事件や事故が発生すると、われわれは特定の個人に責任を押し付けようとする。しかし「責任」とは何だろうか。
責任を正当化するためには、行為者の自由が保証されていなければならない。その「自由」がいかに不確かな概念であるかを、さまざまな心理実験を参照しながら小坂井はまず論証する。しかしそのことは必ずしも決定論を導かない。「自由とは因果律に縛られない状態ではなく、自分の望む通りに行動できるという『感覚』である」と小坂井は言う。
では犯罪とは何か。「犯罪とは行為の内在的性質によって規定されるのではない。社会規範に違反することが犯罪の定義だ」と小坂井は答える。絶対的な善悪に従ってルールが定められるのではなく、定められたルールに違反することがすなわち悪なのだという論理は、永井均の道徳哲学とも親和性が高い。
ルールは虚構である。しかしルールが虚構であることと、その虚構によって社会が成立することとのあいだに矛盾はない。貨幣というフィクションによって市場経済が成立しているのと同じように。小坂井はそう解説する。
罪よりも先に罰がある。
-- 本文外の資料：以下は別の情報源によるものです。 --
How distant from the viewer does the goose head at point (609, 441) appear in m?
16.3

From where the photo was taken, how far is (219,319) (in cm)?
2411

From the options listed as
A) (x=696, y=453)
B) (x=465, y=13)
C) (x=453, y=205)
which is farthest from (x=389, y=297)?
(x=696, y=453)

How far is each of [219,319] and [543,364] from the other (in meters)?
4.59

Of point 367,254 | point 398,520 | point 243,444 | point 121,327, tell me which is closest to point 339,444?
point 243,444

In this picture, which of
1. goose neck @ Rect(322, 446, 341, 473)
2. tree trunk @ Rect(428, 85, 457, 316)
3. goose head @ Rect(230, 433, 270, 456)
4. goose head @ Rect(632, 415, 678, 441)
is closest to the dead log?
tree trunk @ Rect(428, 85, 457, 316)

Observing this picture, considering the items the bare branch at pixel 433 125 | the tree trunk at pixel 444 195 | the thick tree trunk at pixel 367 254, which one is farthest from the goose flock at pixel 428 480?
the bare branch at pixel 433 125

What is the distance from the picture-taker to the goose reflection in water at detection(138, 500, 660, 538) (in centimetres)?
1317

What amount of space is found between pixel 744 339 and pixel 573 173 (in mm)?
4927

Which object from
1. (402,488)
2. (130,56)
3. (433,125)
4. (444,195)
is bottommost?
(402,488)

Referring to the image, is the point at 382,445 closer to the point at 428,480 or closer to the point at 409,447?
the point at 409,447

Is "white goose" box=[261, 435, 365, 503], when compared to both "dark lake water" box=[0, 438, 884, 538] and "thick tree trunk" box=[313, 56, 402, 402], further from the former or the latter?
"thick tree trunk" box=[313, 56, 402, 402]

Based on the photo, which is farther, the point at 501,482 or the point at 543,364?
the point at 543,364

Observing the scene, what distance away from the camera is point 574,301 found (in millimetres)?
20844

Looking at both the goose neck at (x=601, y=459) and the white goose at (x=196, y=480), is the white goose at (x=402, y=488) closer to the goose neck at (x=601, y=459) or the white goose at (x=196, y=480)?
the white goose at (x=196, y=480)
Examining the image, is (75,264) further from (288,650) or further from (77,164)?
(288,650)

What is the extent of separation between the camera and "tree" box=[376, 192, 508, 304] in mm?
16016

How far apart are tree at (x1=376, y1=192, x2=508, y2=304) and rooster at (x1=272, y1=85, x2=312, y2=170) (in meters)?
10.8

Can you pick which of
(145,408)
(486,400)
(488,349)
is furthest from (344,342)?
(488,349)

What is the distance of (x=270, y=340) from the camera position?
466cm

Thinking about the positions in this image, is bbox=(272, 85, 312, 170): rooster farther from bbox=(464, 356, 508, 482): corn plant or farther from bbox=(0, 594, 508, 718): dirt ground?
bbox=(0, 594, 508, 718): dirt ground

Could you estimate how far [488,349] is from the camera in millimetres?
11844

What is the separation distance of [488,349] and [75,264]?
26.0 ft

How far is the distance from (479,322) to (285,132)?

然り、罰したいという欲望がある。しかしそれこそが原罪であるという考え方は成り立たないだろうか。殺人が罪であることは、ルールの制定以前の必然ではないだろうか。言語と相即的に発生し成立する「同情」に、ルールの根拠を求めることはできないだろうか――等々、数々のインスピレーションがわき起こり、ページをめくる手が止まることもしばしばであった。
著者はフランスに在住し、フランス語での著作も多数あるという。確かに緻密さと息の長さは日本人離れしているが、美しい日本語は論旨も叙述も実にクリアである。ゾレンを含まない客観的な叙述は類書にありがちな啓蒙主義とは無縁であり、圧倒的な論域の広さも含め文句なしの名著である。